LA ULTIMA GOLONDRINA
Una carta íntima de su hermano Valeriano a un amigo pintor de la villa de Madrid, cuenta que Gustavo Adolfo, enclenque, pálido bajó su rizosa melena y con la melancolía en los ojos desengañados y escépticos, no tuvo suerte en sus amores. Aquella mujer que inspirara la rima de las golondrinas, que —dice el hermano— todos conocimos, tras la reja florida de un compás sevillano, representaba para el poeta el resumen y la encarnación de toda una existencia vibrante; y para ella escribió —entre rumor de besos y batir de alas— “Como yo te he querido, desengáñate, así, no te querrán».

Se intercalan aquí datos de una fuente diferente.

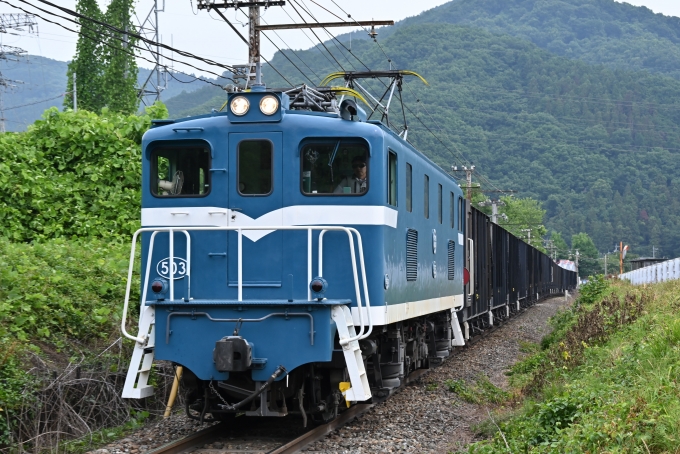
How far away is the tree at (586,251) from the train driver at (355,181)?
4569 inches

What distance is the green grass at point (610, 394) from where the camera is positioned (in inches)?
245

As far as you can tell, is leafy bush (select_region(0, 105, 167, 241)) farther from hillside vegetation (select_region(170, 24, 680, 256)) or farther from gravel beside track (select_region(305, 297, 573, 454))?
hillside vegetation (select_region(170, 24, 680, 256))

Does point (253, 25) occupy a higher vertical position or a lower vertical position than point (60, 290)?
higher

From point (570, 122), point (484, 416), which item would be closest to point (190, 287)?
point (484, 416)

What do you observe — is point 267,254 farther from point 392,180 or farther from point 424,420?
point 424,420

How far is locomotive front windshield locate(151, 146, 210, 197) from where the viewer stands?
29.9 feet

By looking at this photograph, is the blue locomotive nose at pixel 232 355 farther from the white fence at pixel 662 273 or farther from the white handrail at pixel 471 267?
the white fence at pixel 662 273

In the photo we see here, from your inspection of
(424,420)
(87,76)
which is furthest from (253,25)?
(87,76)

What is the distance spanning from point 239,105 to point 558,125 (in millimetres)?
124378

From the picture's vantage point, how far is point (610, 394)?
7.55 metres

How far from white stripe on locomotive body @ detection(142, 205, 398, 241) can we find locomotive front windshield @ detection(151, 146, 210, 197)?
10.2 inches

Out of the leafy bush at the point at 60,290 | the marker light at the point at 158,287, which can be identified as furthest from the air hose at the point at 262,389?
the leafy bush at the point at 60,290

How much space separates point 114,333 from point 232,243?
338 centimetres

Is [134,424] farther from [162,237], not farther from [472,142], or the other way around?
[472,142]
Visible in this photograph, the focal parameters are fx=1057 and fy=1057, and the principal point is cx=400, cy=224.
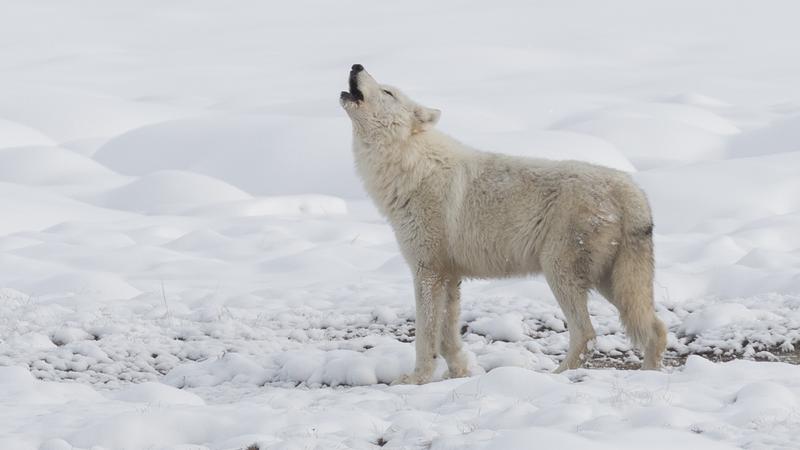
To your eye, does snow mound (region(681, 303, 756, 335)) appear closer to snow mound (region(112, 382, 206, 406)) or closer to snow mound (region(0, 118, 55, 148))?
snow mound (region(112, 382, 206, 406))

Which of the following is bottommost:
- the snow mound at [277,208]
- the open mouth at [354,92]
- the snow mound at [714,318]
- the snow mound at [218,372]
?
the snow mound at [277,208]

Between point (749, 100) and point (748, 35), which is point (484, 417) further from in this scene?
point (748, 35)

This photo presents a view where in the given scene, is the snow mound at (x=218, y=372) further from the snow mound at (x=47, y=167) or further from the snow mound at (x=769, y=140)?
the snow mound at (x=769, y=140)

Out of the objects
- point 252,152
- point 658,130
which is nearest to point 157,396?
point 252,152

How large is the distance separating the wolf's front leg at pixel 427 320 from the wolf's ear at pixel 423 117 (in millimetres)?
1168

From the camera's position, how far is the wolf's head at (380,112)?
805 centimetres

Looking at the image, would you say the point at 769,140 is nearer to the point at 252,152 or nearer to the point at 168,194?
the point at 252,152

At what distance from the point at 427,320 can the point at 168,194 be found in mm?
14680

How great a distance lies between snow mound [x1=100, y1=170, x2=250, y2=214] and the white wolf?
12845mm

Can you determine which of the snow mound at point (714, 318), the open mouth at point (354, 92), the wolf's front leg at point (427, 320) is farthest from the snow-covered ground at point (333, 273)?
the open mouth at point (354, 92)

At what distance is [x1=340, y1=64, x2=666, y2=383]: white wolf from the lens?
7227mm

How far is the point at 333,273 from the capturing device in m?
13.1

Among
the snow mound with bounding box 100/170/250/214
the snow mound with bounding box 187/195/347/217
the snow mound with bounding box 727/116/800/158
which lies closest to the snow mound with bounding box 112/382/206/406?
the snow mound with bounding box 187/195/347/217

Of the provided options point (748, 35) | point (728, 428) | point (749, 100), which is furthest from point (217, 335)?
point (748, 35)
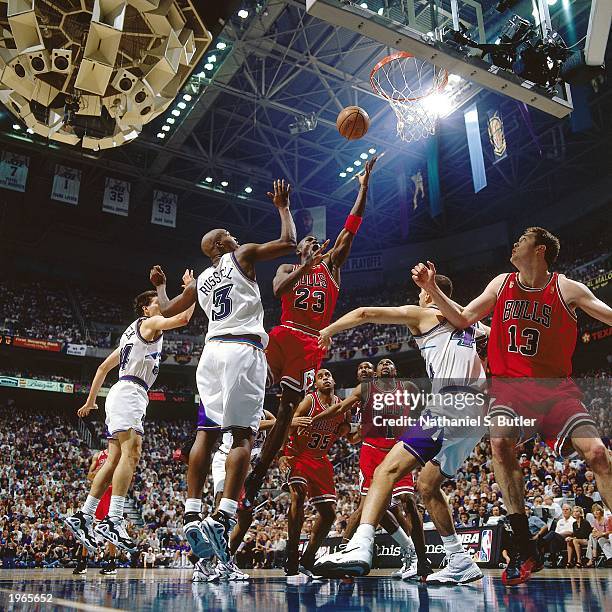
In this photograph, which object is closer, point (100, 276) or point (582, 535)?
point (582, 535)

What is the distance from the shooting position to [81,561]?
7074mm

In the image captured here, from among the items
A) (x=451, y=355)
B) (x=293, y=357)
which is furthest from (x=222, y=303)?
(x=451, y=355)

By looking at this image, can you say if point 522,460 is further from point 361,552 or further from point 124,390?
point 361,552

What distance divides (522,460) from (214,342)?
12087mm

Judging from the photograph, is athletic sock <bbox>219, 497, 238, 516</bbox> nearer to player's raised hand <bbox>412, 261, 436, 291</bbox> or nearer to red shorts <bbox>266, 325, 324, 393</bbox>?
red shorts <bbox>266, 325, 324, 393</bbox>

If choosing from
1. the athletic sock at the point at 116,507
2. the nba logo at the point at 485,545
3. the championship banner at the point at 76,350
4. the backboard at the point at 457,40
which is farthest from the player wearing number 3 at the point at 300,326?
the championship banner at the point at 76,350

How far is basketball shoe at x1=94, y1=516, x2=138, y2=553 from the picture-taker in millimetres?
5410

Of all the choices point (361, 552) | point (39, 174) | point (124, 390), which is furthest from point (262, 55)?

Este aspecto humano en que, por excepción, el poeta baja de su nube, inclina a sospechar que Bécquer, bajo su capa romántica, ocultaba también al hombre desolado por una dolencia mortal, que cegaba sus ímpetus varoniles y le alejaba la condescendencia de las mujeres deseadas. Tiene esta afirmación— ¡Como yo te he querido!— dirigida a la última mujer amada— que quién sabe al que amará mañana; que quién sabe al que quiso ayer— el sonido doloroso de un grito rebelde en que se juntan los celos, la duda, la pasión, el desespero de una Idea torturadora. «Así, no te querrán!» El cronista, admirador de Bécquer, cree que podría haber añadido: Ni te han querido, ni te pueden querer; porque el amor que Bécquer sentía era tan limpio, tan puro, que así pudo escribir:
Como se arranca el hierro de una herida,
Su amor de las entrañas me arranqué.
Aunque sentí al hacerlo, que la vida
Me arrancaba con él.
Del altar que le alcé en el alma mía
La voluntad su imagen arrojó
Y la luz de la fe que en ella ardía
Ante el ara desierta se apagó.
Aun para combatir mi firme empeño,
Viene a mi mente su visión tenaz,
¡Cuándo podré dormir con ese sueño,
En que acaba él soñar!»
Los románticos, los que amamos, los que creemos que jamás el amor estuvo mejor oculto que entre las hojas del libro de un poeta, y que fueron del maravilloso sueño del amor, la vida no tiene razón de ser, debemos a Gustavo Adolfo Bécquer un íntimo homenaje de gratitud, aunque sólo fuera por el consuelo que en momentos difíciles de nuestra vida, concede el pensar en que alguien supo sufrir también en silencio nuestra pena. Sevilla le erigió en su Parque de María Luisa, una glorieta magnífica. Barcelona tiene una calle dedicada a su nombre entre los jardines de Vallcarca. España entera está en estos días conmemorando su centenario. Pero, por encima de todo ello, están los enamorados del mundo entero, que saben sus rimas como doctrina de amor, y rezan sus estrofas en la sonrosada orejita de la mujer amada. Y esto, no lo ha logrado jamás ningún poeta. Llevar a todos los corazones juveniles la palabra luminosa que interpreta lo que late en el corazón, y que alegra el alma.
***
Solo, triste y pobre, una mañana cruel de 1870 el poeta inclinó su enfebrecida frente y entregó su alma a Dios. A los 34 años dejaba un mundo que quizá no le había comprendido. Antes de morir, miró fijamente al cristal empañado de su ventana, porque había rozado el alféizar una golondrina que, entre sus alas, tal vez se llevó un alma, aromada de versos.
Sobre la silla de enea, que junto al lecho completaba el único mobiliario de la estancia, una cuartilla reproducía una de sus rimas preferidas, como un testamento, como una profecía, como un adiós: «¡Dios mío, qué solos se quedan los muertos!».